These studies considered the five most prevalent norm-referenced achievement 
test batteries used in Nebraska school districts to measure the alignment of test items to 
content standards in language arts. Within each test battery, sub-tests were selected that 
were expected to have relevant items for inclusion in the study. Sub-tests including 
vocabulary, language mechanics, or reading comprehension were used for language arts. 

The guiding principle behind examining the alignment of norm-referenced test 
items to Nebraska’s content standards is that it may be possible for these tests to provide 
limited information to the state on student performance on content standards.

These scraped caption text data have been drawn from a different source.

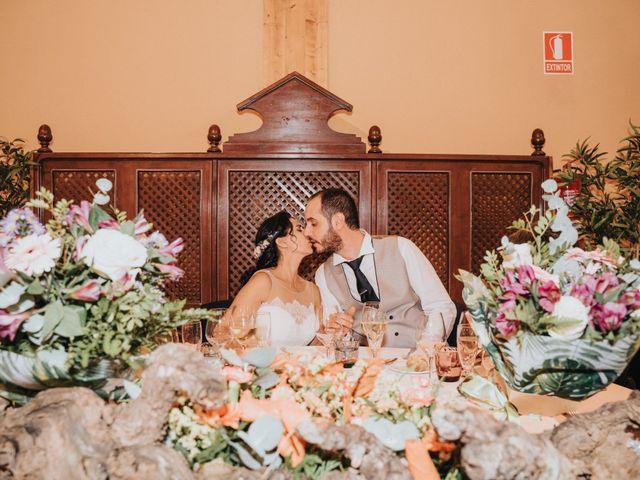 La boda de Victor y Noemí en Daroca, Zaragoza 80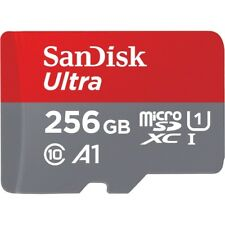 SanDisk Ultra 256GB microSDXC Uhs-i Card With Adapter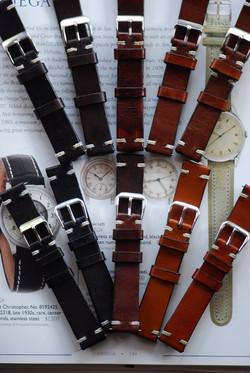Handmade straps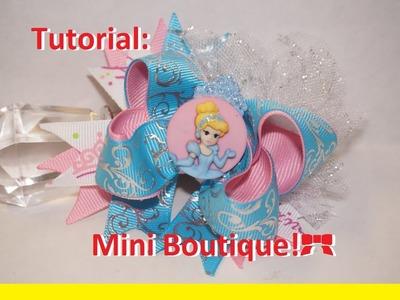 Como hacer moño boutique de Cinderella o Moño de Cinderella!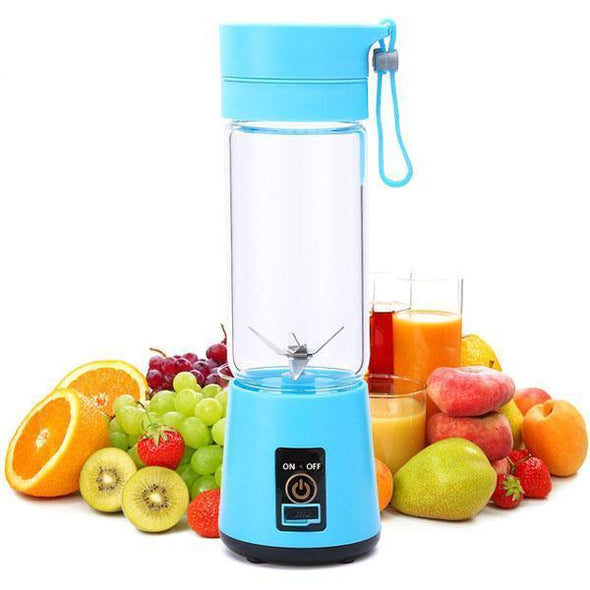 Portable Juice Cup Blender Bottle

There was 
an expectation, though, that any single achievement test alone would probably not 
provide adequate coverage of the standards. Similar alignment studies in other states 
have been conducted using teachers or coders as judges that align test items to standards 
given a pre-determined rubric (Webb & Smithson, 1999; Wixson, Fisk, Dutro, & 
McDaniel, 1999). These studies focused primarily on single grade and content areas. 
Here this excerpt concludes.